In a press release1 issued on February 16, 2011, the EEOC questioned whether a practice of seeking only currently employed job applicants could have a disproportionate impact on women, people of color and the disabled, who were each unemployed in greater numbers. The EEOC’s ultimate determination on this may have a chilling effect on how many employers structure their hiring process.
Our mantra as employment lawyers has been to tell our company clients that they need to make business decisions for business reasons—hire an employee based on his or her background or skills; let an employee go for violating work rules; promote the employee with the highest sales statistics. As HR managers, you probably are well familiar with that operating basis. At a time when businesses are struggling, other concerns may now need to come into play.
By looking at a choice companies would likely argue is not discriminatory, the EEOC reminds us that even decisions that are thought to be based on business reasons can have unintended discriminatory affects. Therefore, since the EEOC’s actions may heighten the possibility of employee claims, businesses need to ensure that actions are not only rooted in "business needs" but also do not have an unintended discriminatory impact. Otherwise, that action could potentially open the company up to discrimination claims.

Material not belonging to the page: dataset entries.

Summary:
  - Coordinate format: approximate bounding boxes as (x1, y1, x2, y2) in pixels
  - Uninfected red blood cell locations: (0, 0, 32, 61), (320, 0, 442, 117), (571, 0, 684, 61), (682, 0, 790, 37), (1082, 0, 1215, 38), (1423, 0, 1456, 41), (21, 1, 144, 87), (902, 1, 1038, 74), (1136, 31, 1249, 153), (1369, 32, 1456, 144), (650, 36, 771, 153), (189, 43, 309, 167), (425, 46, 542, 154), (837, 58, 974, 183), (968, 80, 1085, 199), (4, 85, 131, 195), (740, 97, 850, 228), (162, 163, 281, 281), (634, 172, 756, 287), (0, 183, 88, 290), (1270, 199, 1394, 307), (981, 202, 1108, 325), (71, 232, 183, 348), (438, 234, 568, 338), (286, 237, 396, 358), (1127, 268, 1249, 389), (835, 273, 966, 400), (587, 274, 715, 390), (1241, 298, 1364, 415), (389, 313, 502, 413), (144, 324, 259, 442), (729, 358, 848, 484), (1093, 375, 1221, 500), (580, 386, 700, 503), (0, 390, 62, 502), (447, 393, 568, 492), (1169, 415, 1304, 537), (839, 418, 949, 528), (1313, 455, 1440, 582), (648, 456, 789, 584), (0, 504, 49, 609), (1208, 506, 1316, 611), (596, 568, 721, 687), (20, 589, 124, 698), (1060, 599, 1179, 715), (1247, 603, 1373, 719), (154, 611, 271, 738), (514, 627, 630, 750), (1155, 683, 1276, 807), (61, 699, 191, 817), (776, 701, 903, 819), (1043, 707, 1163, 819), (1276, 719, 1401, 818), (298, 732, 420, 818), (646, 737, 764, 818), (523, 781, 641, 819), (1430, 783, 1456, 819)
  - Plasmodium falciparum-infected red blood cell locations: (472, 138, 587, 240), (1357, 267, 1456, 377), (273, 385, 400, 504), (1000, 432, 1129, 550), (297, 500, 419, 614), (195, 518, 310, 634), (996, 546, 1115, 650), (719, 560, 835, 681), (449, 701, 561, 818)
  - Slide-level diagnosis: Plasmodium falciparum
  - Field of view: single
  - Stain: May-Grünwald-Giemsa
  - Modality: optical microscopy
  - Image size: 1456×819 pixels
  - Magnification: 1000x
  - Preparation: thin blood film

In usual discrimination cases, a plaintiff has to prove that he or she was discriminated against because of a protected category, and that the company had a discriminatory animus, or intent to discriminate in that case. If a business action has a tendency to affect or screen out members of a particular category, however, there need not be any intent to discriminate—a showing that discrimination occurred is all that is needed. For example, if a company required a high school diploma for an entry-level position which has the effect of eliminating African American applicants when that diploma is not actually reasonably related to the ability to do the job, an African Americans denied a job would only have to show is that he or she had the skills to do the job and members of the applicant’s protected class were improperly screened out by the requirement. The company could then be found liable for discrimination under what is called the "discriminatory impact" theory.
Depending on the outcome of the EEOC’s review of employers’ prohibitions against hiring the unemployed, businesses may need to rethink this and other actions that they believe are being taken for business reasons. Hopefully, this EEOC action will not have a chilling effect on hiring. Adding headcount is a sign that the economy is improving, and getting people back to work is something that should be encouraged.